● **What is needed**: Output the lines of the data as a numbered list, starting at the line that contains "Could you say" and ending at the last line of the data, and leave out blank lines.

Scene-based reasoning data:
------------------------------------------------------------------------
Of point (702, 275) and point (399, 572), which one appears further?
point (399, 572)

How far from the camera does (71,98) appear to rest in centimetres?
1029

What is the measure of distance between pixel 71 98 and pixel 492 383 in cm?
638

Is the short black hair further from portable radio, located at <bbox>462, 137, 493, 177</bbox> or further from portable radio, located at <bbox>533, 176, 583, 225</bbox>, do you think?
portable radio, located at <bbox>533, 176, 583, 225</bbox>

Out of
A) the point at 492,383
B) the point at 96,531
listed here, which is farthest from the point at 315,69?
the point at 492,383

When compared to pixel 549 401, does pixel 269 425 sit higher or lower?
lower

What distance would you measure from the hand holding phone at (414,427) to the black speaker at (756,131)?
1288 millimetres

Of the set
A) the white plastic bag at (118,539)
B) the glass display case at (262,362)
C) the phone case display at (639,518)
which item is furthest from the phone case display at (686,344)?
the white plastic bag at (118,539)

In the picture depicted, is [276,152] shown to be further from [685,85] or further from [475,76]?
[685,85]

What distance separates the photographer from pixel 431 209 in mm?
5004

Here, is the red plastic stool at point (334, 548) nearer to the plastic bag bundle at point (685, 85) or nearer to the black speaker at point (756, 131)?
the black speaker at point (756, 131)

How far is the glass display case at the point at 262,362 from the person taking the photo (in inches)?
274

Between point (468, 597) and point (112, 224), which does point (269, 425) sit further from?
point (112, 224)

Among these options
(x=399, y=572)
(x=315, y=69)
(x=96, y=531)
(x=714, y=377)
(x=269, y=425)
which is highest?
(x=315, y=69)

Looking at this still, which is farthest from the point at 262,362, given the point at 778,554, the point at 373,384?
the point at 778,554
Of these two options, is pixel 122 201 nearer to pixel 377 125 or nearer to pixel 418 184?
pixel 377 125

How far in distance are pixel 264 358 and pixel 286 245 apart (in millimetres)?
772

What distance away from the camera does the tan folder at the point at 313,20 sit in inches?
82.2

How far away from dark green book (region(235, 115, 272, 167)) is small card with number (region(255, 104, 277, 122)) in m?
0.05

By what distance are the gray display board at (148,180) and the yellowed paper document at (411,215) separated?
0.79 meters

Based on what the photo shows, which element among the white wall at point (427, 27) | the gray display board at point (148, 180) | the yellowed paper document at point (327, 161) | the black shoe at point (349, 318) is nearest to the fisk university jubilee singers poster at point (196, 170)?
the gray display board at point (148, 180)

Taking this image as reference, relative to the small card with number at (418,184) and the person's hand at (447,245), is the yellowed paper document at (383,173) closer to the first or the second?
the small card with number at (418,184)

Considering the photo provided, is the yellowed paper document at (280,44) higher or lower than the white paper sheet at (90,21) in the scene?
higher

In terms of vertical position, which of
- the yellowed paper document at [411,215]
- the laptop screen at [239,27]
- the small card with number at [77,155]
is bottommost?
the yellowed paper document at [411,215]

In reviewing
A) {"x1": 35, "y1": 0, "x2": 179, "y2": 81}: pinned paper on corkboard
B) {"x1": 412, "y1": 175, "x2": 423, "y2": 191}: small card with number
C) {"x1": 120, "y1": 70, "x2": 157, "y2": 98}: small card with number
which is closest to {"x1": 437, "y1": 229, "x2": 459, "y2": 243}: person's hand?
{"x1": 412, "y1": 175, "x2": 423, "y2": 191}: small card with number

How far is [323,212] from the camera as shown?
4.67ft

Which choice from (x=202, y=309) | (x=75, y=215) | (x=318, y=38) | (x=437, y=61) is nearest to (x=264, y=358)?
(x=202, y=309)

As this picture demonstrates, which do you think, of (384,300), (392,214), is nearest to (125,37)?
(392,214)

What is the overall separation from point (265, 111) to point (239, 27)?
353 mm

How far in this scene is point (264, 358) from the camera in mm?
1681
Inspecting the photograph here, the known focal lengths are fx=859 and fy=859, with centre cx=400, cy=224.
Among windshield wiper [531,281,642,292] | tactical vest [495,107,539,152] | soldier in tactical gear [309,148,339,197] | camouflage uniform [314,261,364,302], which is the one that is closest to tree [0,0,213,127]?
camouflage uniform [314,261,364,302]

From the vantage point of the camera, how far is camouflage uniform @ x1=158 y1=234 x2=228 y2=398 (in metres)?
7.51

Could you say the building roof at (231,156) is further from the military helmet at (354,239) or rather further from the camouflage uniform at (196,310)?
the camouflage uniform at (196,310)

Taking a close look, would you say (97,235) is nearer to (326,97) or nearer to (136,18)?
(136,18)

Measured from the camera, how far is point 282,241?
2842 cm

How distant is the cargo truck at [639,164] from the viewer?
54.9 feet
------------------------------------------------------------------------
● **Result for this exercise**:
1. Could you say the building roof at (231,156) is further from the military helmet at (354,239) or rather further from the camouflage uniform at (196,310)?
2. the camouflage uniform at (196,310)
3. Taking a close look, would you say (97,235) is nearer to (326,97) or nearer to (136,18)?
4. (136,18)
5. Measured from the camera, how far is point 282,241?
6. 2842 cm
7. How distant is the cargo truck at [639,164] from the viewer?
8. 54.9 feet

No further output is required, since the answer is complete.